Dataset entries
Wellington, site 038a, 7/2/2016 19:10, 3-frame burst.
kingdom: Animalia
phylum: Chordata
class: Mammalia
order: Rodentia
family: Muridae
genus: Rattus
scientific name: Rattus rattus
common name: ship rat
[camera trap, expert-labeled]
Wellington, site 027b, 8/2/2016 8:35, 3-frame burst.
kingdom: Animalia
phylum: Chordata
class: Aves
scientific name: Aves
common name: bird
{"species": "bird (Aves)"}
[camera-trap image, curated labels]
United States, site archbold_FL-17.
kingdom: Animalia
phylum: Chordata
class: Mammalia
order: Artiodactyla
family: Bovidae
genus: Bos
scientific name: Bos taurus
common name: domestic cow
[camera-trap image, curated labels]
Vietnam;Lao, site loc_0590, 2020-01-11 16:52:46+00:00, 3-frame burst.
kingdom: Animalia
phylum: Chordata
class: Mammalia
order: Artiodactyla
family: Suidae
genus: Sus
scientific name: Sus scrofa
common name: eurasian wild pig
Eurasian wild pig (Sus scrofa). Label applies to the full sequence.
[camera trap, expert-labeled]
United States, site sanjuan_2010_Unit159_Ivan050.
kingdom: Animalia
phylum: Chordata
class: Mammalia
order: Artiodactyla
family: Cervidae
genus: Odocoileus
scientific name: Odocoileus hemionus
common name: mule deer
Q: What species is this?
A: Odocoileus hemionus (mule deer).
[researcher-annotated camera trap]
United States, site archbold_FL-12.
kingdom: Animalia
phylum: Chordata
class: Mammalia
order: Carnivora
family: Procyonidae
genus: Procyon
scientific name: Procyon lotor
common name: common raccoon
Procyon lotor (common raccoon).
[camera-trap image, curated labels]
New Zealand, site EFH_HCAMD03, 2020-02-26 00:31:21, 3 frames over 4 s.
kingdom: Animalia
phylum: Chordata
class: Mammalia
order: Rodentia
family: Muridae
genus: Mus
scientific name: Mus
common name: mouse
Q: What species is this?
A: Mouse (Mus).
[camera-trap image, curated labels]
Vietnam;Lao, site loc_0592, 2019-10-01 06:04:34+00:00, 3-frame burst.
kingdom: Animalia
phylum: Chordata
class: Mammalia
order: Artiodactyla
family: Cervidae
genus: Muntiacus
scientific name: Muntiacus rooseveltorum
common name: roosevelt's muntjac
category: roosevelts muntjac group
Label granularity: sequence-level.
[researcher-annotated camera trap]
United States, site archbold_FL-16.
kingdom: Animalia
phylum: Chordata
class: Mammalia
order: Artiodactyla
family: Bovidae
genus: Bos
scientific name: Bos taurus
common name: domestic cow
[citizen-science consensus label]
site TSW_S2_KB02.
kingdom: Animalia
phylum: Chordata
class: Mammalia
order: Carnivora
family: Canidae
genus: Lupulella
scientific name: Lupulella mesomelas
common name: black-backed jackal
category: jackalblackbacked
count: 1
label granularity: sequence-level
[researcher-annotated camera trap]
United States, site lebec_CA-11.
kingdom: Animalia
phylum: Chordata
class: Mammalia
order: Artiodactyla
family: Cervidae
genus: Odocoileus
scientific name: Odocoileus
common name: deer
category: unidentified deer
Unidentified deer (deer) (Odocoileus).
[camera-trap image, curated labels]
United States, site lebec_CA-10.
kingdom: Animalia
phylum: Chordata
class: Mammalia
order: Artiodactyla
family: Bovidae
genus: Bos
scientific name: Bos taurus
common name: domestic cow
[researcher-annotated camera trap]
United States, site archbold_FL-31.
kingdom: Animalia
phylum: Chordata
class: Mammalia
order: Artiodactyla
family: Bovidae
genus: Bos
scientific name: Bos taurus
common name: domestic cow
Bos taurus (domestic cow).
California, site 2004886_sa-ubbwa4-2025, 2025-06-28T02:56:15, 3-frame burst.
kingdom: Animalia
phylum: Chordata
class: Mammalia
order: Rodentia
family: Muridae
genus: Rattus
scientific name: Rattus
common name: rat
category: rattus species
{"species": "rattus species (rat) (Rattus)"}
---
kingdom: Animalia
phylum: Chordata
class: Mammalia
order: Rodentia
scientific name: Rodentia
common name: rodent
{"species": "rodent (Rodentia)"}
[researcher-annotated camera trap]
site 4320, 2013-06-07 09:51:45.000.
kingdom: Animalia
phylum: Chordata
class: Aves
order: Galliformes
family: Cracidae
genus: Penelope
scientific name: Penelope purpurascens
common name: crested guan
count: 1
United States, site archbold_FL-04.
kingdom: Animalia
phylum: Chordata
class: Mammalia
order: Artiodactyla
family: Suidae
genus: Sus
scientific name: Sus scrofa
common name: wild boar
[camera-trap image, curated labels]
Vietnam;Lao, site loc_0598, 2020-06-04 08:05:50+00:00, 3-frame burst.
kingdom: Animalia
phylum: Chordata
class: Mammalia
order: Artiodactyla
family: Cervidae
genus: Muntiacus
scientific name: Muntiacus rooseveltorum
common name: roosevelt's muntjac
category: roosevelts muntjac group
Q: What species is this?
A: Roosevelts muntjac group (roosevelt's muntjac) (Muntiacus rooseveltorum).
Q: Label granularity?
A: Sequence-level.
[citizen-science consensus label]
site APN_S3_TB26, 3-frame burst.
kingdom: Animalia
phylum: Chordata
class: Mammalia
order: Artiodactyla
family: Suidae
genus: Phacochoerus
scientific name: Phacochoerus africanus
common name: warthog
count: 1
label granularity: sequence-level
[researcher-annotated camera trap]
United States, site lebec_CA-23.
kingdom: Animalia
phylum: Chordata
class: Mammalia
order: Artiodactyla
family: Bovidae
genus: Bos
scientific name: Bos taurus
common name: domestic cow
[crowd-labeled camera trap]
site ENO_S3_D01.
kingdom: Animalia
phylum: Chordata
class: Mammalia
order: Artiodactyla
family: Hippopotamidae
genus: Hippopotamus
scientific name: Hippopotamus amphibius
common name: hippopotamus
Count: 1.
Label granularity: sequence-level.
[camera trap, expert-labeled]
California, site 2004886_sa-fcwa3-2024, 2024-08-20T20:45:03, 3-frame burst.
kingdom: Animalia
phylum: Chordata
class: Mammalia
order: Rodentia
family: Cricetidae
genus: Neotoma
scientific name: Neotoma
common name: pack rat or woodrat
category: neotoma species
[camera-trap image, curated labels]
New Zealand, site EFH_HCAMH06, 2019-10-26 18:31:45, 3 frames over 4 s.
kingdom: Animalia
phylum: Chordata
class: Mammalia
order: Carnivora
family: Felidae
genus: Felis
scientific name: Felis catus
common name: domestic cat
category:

EXERCISE DIRECTIONS
Restate each entry exactly, skipping none.

OUTPUT BELOW
Wellington, site 038a, 7/2/2016 19:10, 3-frame burst.
kingdom: Animalia
phylum: Chordata
class: Mammalia
order: Rodentia
family: Muridae
genus: Rattus
scientific name: Rattus rattus
common name: ship rat
[camera trap, expert-labeled]
Wellington, site 027b, 8/2/2016 8:35, 3-frame burst.
kingdom: Animalia
phylum: Chordata
class: Aves
scientific name: Aves
common name: bird
{"species": "bird (Aves)"}
[camera-trap image, curated labels]
United States, site archbold_FL-17.
kingdom: Animalia
phylum: Chordata
class: Mammalia
order: Artiodactyla
family: Bovidae
genus: Bos
scientific name: Bos taurus
common name: domestic cow
[camera-trap image, curated labels]
Vietnam;Lao, site loc_0590, 2020-01-11 16:52:46+00:00, 3-frame burst.
kingdom: Animalia
phylum: Chordata
class: Mammalia
order: Artiodactyla
family: Suidae
genus: Sus
scientific name: Sus scrofa
common name: eurasian wild pig
Eurasian wild pig (Sus scrofa). Label applies to the full sequence.
[camera trap, expert-labeled]
United States, site sanjuan_2010_Unit159_Ivan050.
kingdom: Animalia
phylum: Chordata
class: Mammalia
order: Artiodactyla
family: Cervidae
genus: Odocoileus
scientific name: Odocoileus hemionus
common name: mule deer
Q: What species is this?
A: Odocoileus hemionus (mule deer).
[researcher-annotated camera trap]
United States, site archbold_FL-12.
kingdom: Animalia
phylum: Chordata
class: Mammalia
order: Carnivora
family: Procyonidae
genus: Procyon
scientific name: Procyon lotor
common name: common raccoon
Procyon lotor (common raccoon).
[camera-trap image, curated labels]
New Zealand, site EFH_HCAMD03, 2020-02-26 00:31:21, 3 frames over 4 s.
kingdom: Animalia
phylum: Chordata
class: Mammalia
order: Rodentia
family: Muridae
genus: Mus
scientific name: Mus
common name: mouse
Q: What species is this?
A: Mouse (Mus).
[camera-trap image, curated labels]
Vietnam;Lao, site loc_0592, 2019-10-01 06:04:34+00:00, 3-frame burst.
kingdom: Animalia
phylum: Chordata
class: Mammalia
order: Artiodactyla
family: Cervidae
genus: Muntiacus
scientific name: Muntiacus rooseveltorum
common name: roosevelt's muntjac
category: roosevelts muntjac group
Label granularity: sequence-level.
[researcher-annotated camera trap]
United States, site archbold_FL-16.
kingdom: Animalia
phylum: Chordata
class: Mammalia
order: Artiodactyla
family: Bovidae
genus: Bos
scientific name: Bos taurus
common name: domestic cow
[citizen-science consensus label]
site TSW_S2_KB02.
kingdom: Animalia
phylum: Chordata
class: Mammalia
order: Carnivora
family: Canidae
genus: Lupulella
scientific name: Lupulella mesomelas
common name: black-backed jackal
category: jackalblackbacked
count: 1
label granularity: sequence-level
[researcher-annotated camera trap]
United States, site lebec_CA-11.
kingdom: Animalia
phylum: Chordata
class: Mammalia
order: Artiodactyla
family: Cervidae
genus: Odocoileus
scientific name: Odocoileus
common name: deer
category: unidentified deer
Unidentified deer (deer) (Odocoileus).
[camera-trap image, curated labels]
United States, site lebec_CA-10.
kingdom: Animalia
phylum: Chordata
class: Mammalia
order: Artiodactyla
family: Bovidae
genus: Bos
scientific name: Bos taurus
common name: domestic cow
[researcher-annotated camera trap]
United States, site archbold_FL-31.
kingdom: Animalia
phylum: Chordata
class: Mammalia
order: Artiodactyla
family: Bovidae
genus: Bos
scientific name: Bos taurus
common name: domestic cow
Bos taurus (domestic cow).
California, site 2004886_sa-ubbwa4-2025, 2025-06-28T02:56:15, 3-frame burst.
kingdom: Animalia
phylum: Chordata
class: Mammalia
order: Rodentia
family: Muridae
genus: Rattus
scientific name: Rattus
common name: rat
category: rattus species
{"species": "rattus species (rat) (Rattus)"}
---
kingdom: Animalia
phylum: Chordata
class: Mammalia
order: Rodentia
scientific name: Rodentia
common name: rodent
{"species": "rodent (Rodentia)"}
[researcher-annotated camera trap]
site 4320, 2013-06-07 09:51:45.000.
kingdom: Animalia
phylum: Chordata
class: Aves
order: Galliformes
family: Cracidae
genus: Penelope
scientific name: Penelope purpurascens
common name: crested guan
count: 1
United States, site archbold_FL-04.
kingdom: Animalia
phylum: Chordata
class: Mammalia
order: Artiodactyla
family: Suidae
genus: Sus
scientific name: Sus scrofa
common name: wild boar
[camera-trap image, curated labels]
Vietnam;Lao, site loc_0598, 2020-06-04 08:05:50+00:00, 3-frame burst.
kingdom: Animalia
phylum: Chordata
class: Mammalia
order: Artiodactyla
family: Cervidae
genus: Muntiacus
scientific name: Muntiacus rooseveltorum
common name: roosevelt's muntjac
category: roosevelts muntjac group
Q: What species is this?
A: Roosevelts muntjac group (roosevelt's muntjac) (Muntiacus rooseveltorum).
Q: Label granularity?
A: Sequence-level.
[citizen-science consensus label]
site APN_S3_TB26, 3-frame burst.
kingdom: Animalia
phylum: Chordata
class: Mammalia
order: Artiodactyla
family: Suidae
genus: Phacochoerus
scientific name: Phacochoerus africanus
common name: warthog
count: 1
label granularity: sequence-level
[researcher-annotated camera trap]
United States, site lebec_CA-23.
kingdom: Animalia
phylum: Chordata
class: Mammalia
order: Artiodactyla
family: Bovidae
genus: Bos
scientific name: Bos taurus
common name: domestic cow
[crowd-labeled camera trap]
site ENO_S3_D01.
kingdom: Animalia
phylum: Chordata
class: Mammalia
order: Artiodactyla
family: Hippopotamidae
genus: Hippopotamus
scientific name: Hippopotamus amphibius
common name: hippopotamus
Count: 1.
Label granularity: sequence-level.
[camera trap, expert-labeled]
California, site 2004886_sa-fcwa3-2024, 2024-08-20T20:45:03, 3-frame burst.
kingdom: Animalia
phylum: Chordata
class: Mammalia
order: Rodentia
family: Cricetidae
genus: Neotoma
scientific name: Neotoma
common name: pack rat or woodrat
category: neotoma species
[camera-trap image, curated labels]
New Zealand, site EFH_HCAMH06, 2019-10-26 18:31:45, 3 frames over 4 s.
kingdom: Animalia
phylum: Chordata
class: Mammalia
order: Carnivora
family: Felidae
genus: Felis
scientific name: Felis catus
common name: domestic cat
category:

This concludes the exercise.